### Work to do
Rewrite all of the lines below, swapping every "strawberry" for "cherry" and leaving everything else unchanged.
* Start Source material *
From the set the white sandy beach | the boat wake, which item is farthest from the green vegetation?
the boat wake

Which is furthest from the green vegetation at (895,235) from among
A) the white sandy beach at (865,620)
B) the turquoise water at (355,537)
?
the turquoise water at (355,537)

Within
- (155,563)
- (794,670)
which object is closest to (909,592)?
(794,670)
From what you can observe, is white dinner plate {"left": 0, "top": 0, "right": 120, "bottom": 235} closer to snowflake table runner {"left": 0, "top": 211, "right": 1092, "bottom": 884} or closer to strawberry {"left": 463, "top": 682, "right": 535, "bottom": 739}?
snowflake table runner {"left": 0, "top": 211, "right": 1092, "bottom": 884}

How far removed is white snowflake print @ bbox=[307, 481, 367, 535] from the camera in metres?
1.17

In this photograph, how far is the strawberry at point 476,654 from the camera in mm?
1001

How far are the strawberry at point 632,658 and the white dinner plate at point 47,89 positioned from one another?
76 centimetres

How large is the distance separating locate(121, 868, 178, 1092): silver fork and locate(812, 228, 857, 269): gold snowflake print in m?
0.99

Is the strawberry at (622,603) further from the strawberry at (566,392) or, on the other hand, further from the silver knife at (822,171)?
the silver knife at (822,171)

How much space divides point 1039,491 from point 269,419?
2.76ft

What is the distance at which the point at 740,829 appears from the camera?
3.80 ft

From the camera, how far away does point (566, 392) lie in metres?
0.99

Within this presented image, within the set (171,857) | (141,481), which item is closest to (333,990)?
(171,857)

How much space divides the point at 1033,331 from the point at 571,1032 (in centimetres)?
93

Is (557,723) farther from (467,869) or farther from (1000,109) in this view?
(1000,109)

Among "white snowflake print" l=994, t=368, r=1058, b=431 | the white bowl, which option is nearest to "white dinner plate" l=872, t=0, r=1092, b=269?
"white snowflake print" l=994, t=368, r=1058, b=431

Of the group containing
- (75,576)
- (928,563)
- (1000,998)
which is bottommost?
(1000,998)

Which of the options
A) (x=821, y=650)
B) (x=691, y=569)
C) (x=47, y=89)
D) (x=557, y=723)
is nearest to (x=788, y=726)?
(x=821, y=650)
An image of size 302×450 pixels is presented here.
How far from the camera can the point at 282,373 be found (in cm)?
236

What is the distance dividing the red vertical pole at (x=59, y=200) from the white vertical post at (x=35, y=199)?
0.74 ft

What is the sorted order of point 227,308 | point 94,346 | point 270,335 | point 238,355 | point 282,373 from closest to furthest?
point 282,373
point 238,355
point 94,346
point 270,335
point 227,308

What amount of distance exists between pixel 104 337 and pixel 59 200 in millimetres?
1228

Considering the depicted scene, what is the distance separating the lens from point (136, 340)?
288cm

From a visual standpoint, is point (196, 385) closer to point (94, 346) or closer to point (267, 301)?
* End Source material *
### Answer in full
From the set the white sandy beach | the boat wake, which item is farthest from the green vegetation?
the boat wake

Which is furthest from the green vegetation at (895,235) from among
A) the white sandy beach at (865,620)
B) the turquoise water at (355,537)
?
the turquoise water at (355,537)

Within
- (155,563)
- (794,670)
which object is closest to (909,592)?
(794,670)
From what you can observe, is white dinner plate {"left": 0, "top": 0, "right": 120, "bottom": 235} closer to snowflake table runner {"left": 0, "top": 211, "right": 1092, "bottom": 884} or closer to cherry {"left": 463, "top": 682, "right": 535, "bottom": 739}?
snowflake table runner {"left": 0, "top": 211, "right": 1092, "bottom": 884}

How far removed is white snowflake print @ bbox=[307, 481, 367, 535] from the camera in metres?
1.17

In this photograph, how far is the cherry at point 476,654 from the camera in mm?
1001

How far are the cherry at point 632,658 and the white dinner plate at point 47,89 positioned from one another?
76 centimetres

How large is the distance separating locate(121, 868, 178, 1092): silver fork and locate(812, 228, 857, 269): gold snowflake print in m?
0.99

Is the cherry at (622,603) further from the cherry at (566,392) or, on the other hand, further from the silver knife at (822,171)?
the silver knife at (822,171)

How much space divides point 1039,491 from point 269,419?
2.76ft

What is the distance at which the point at 740,829 appears from the camera?
3.80 ft

From the camera, how far away does point (566, 392) lie in metres?
0.99

Within this presented image, within the set (171,857) | (141,481), which item is closest to (333,990)?
(171,857)

How much space divides the point at 1033,331 from the point at 571,1032 (in centimetres)?
93

Is (557,723) farther from (467,869) or farther from (1000,109) in this view?
(1000,109)

Among "white snowflake print" l=994, t=368, r=1058, b=431 | the white bowl, which option is nearest to "white dinner plate" l=872, t=0, r=1092, b=269?
"white snowflake print" l=994, t=368, r=1058, b=431

Of the group containing
- (75,576)
- (928,563)
- (1000,998)
which is bottommost?
(1000,998)

Which of the options
A) (x=821, y=650)
B) (x=691, y=569)
C) (x=47, y=89)
D) (x=557, y=723)
is nearest to (x=788, y=726)?
(x=821, y=650)
An image of size 302×450 pixels is presented here.
How far from the camera can the point at 282,373 be found (in cm)?
236

What is the distance dividing the red vertical pole at (x=59, y=200) from the white vertical post at (x=35, y=199)?
0.74 ft

What is the sorted order of point 227,308 | point 94,346 | point 270,335 | point 238,355 | point 282,373 from closest to furthest?
point 282,373
point 238,355
point 94,346
point 270,335
point 227,308

What amount of distance exists between pixel 104 337 and pixel 59 200 in millimetres?
1228

Considering the depicted scene, what is the distance separating the lens from point (136, 340)?
288cm

From a visual standpoint, is point (196, 385) closer to point (94, 346) or closer to point (267, 301)?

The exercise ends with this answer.